Drawing on my own academic experience as an educator and using a wide variety of research=based sources, I provide you with practical insights about this technical concept and show you how it has deeply shaped American educational policy.
Table of Contents
What is critical race theory?
Let me start with these hypothetical events taken from Richard Delgado’s book Critical Race Theory: An Introduction. I want you to take a moment and reflect on each of these scenarios and critically examine your inner thoughts as you go through them:
A child raises her hand repeatedly in a fourth- grade class; the teacher either recognizes her or does not. A shopper hands a cashier a five-dollar bill to pay for a small item; the clerk either smiles, makes small talk, and deposits change in the shopper’s hand or does not.

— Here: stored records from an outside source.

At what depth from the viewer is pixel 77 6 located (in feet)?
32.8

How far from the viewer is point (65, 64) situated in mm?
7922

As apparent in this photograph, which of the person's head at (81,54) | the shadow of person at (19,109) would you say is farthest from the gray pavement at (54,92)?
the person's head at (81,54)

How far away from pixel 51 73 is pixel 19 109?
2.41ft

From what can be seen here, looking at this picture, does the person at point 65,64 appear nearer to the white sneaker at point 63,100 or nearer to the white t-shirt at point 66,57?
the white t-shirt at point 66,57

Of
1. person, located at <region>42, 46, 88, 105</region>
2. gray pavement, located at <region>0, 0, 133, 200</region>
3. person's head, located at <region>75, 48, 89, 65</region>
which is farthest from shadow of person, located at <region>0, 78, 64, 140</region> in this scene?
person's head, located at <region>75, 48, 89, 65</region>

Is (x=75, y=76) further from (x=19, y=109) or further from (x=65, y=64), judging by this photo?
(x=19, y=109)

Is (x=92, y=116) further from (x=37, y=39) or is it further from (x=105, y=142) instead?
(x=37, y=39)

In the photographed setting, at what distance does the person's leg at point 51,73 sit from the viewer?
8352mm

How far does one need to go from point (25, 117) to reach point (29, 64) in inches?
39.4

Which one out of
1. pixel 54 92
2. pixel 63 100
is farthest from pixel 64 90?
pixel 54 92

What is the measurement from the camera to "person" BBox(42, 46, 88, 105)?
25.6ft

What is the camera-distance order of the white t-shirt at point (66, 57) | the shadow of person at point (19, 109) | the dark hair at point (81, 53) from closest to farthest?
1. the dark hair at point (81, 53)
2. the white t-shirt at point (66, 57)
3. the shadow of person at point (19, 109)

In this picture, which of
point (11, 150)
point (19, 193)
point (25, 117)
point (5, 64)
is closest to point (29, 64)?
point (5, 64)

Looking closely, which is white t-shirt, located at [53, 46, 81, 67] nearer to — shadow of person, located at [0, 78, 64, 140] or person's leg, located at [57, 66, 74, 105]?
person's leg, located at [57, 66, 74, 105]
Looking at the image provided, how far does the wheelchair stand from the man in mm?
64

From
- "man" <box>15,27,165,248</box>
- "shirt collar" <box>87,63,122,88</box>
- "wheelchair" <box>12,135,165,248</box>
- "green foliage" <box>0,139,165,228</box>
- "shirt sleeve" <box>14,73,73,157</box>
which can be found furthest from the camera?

A woman goes to a new car lot ready to buy; salespeople stand about talking to each other or all converge trying to help her. A jogger in a park gives a brief acknowledgment to an approaching walker; the walker returns the greeting or walks by silently.
Now, I want you to think about these scenarios from two different perspectives: from the perspective of a white person and the perspective of a person of colour. If you were a white individual (the child, the shopper, jogger) and the responses came from fellow white people, how would you feel? Would race figure in the probable reasons while those people acted the way they did or would you think they were having a bad day.
How about if you were a person of colour at the receiving end of these acts? What is the first thing that comes to your mind when the actors are white? How about if the actors were fellow people of colour?
From my own experience as a person of colour, I can not help but think about race in such situations. And I have yet to find a person of colour in my circle of friends and relatives who does not do the same.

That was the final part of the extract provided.